**СТРОКИ ДАННЫХ**

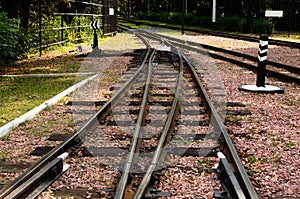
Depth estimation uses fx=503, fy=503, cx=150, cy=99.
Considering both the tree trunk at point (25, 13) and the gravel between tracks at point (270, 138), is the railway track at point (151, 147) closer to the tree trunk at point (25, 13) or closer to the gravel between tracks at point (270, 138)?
the gravel between tracks at point (270, 138)

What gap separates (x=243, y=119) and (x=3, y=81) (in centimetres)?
757

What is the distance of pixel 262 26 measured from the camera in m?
42.2

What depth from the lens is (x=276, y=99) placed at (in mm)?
10906

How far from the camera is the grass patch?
9506 mm

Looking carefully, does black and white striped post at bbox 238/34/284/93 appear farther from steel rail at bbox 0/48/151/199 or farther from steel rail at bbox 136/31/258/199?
steel rail at bbox 0/48/151/199

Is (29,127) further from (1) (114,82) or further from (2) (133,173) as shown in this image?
(1) (114,82)

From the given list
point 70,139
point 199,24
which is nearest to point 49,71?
point 70,139

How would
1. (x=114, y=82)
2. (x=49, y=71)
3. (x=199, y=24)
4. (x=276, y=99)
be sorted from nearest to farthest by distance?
(x=276, y=99), (x=114, y=82), (x=49, y=71), (x=199, y=24)

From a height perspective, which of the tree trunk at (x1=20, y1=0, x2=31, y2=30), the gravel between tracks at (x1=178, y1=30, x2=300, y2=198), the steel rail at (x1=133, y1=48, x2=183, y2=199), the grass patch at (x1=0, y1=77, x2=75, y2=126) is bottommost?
the gravel between tracks at (x1=178, y1=30, x2=300, y2=198)

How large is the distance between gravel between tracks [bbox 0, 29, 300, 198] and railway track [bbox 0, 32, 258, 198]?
199mm

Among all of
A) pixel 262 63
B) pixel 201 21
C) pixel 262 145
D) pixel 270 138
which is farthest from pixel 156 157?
pixel 201 21

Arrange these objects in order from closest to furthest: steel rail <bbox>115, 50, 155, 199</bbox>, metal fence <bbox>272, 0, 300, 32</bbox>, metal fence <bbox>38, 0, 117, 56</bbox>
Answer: steel rail <bbox>115, 50, 155, 199</bbox> < metal fence <bbox>38, 0, 117, 56</bbox> < metal fence <bbox>272, 0, 300, 32</bbox>

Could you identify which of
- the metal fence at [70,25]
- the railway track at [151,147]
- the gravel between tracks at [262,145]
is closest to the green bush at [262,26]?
the metal fence at [70,25]

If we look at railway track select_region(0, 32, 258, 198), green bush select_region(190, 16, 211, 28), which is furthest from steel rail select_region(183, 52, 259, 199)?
green bush select_region(190, 16, 211, 28)
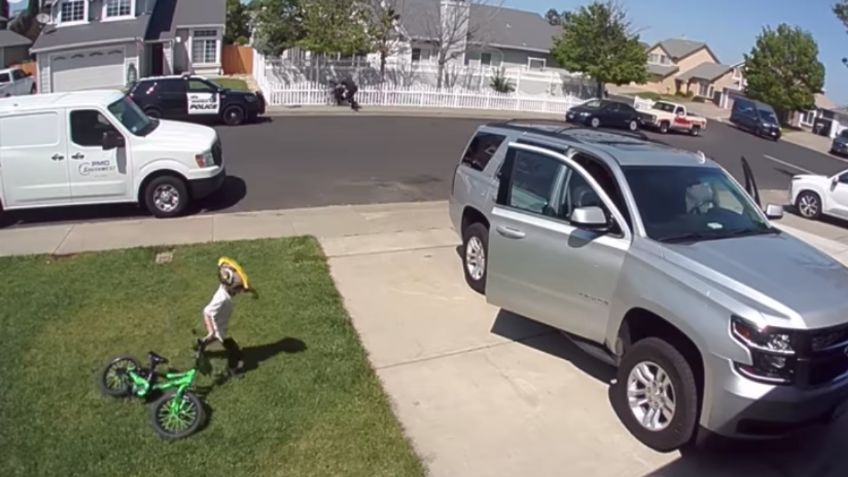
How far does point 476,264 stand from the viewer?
766 cm

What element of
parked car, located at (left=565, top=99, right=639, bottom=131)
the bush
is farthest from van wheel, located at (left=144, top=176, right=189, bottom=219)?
the bush

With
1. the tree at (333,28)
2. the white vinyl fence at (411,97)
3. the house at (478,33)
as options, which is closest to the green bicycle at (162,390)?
the white vinyl fence at (411,97)

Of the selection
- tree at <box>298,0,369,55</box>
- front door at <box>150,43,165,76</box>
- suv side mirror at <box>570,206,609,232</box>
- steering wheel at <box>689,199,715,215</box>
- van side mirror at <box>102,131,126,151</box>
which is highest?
tree at <box>298,0,369,55</box>

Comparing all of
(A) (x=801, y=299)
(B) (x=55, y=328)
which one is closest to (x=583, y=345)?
(A) (x=801, y=299)

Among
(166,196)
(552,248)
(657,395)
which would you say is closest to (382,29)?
(166,196)

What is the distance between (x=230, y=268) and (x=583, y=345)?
114 inches

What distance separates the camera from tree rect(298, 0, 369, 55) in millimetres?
27891

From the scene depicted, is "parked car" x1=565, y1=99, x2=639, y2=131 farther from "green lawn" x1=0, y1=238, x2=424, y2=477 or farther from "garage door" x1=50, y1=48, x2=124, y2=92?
"green lawn" x1=0, y1=238, x2=424, y2=477

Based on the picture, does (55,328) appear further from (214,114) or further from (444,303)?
(214,114)

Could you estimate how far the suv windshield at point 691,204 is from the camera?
5.09 metres

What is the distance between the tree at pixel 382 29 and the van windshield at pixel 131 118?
64.6ft

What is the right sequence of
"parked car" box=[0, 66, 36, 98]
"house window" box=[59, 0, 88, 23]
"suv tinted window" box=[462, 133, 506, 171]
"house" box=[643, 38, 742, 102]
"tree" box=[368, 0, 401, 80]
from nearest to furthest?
"suv tinted window" box=[462, 133, 506, 171]
"tree" box=[368, 0, 401, 80]
"parked car" box=[0, 66, 36, 98]
"house window" box=[59, 0, 88, 23]
"house" box=[643, 38, 742, 102]

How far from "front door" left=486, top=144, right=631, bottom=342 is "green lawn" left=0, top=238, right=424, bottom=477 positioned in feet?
5.02

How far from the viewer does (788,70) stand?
49.8 meters
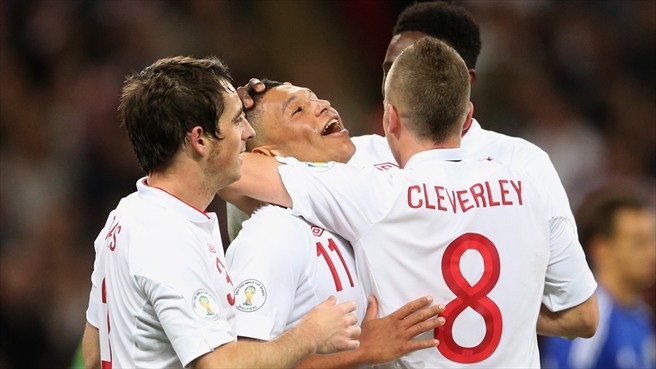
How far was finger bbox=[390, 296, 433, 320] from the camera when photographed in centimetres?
353

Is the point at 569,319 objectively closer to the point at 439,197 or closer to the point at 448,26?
the point at 439,197

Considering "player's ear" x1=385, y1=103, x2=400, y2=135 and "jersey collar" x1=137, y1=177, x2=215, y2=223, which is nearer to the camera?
"jersey collar" x1=137, y1=177, x2=215, y2=223

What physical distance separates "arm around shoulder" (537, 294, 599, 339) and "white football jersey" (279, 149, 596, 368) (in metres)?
0.26

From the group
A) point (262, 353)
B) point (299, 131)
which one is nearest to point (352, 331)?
point (262, 353)

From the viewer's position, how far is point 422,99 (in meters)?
3.60

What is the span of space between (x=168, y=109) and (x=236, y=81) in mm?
5492

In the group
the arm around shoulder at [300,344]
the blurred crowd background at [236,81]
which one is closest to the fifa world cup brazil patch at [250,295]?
the arm around shoulder at [300,344]

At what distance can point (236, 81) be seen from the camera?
8.80 metres

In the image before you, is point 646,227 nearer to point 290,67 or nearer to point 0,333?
point 290,67

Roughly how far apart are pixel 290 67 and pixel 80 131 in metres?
1.88

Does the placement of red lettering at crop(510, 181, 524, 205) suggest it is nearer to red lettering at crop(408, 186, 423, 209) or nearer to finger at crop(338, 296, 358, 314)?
red lettering at crop(408, 186, 423, 209)

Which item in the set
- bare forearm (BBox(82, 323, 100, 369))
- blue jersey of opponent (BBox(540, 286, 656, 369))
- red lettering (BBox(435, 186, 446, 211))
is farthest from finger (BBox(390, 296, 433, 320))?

**ЧТО НУЖНО СДЕЛАТЬ**
Оформите в виде нумерованного списка строки листинга, начиная со строки, где есть "What is the distance between the", и заканчивая строкой, где есть "49.8 meters". Пустые строки пропустите.

**ГОТОВЫЙ ОТВЕТ**
1. What is the distance between the tree at pixel 382 29 and the van windshield at pixel 131 118?
2. 64.6ft
3. What is the right sequence of
4. "parked car" box=[0, 66, 36, 98]
5. "house window" box=[59, 0, 88, 23]
6. "suv tinted window" box=[462, 133, 506, 171]
7. "house" box=[643, 38, 742, 102]
8. "tree" box=[368, 0, 401, 80]
9. from nearest to furthest?
10. "suv tinted window" box=[462, 133, 506, 171]
11. "tree" box=[368, 0, 401, 80]
12. "parked car" box=[0, 66, 36, 98]
13. "house window" box=[59, 0, 88, 23]
14. "house" box=[643, 38, 742, 102]
15. How far from "front door" left=486, top=144, right=631, bottom=342 is "green lawn" left=0, top=238, right=424, bottom=477 positioned in feet?
16. 5.02
17. How far from the viewer does (788,70) stand?
18. 49.8 meters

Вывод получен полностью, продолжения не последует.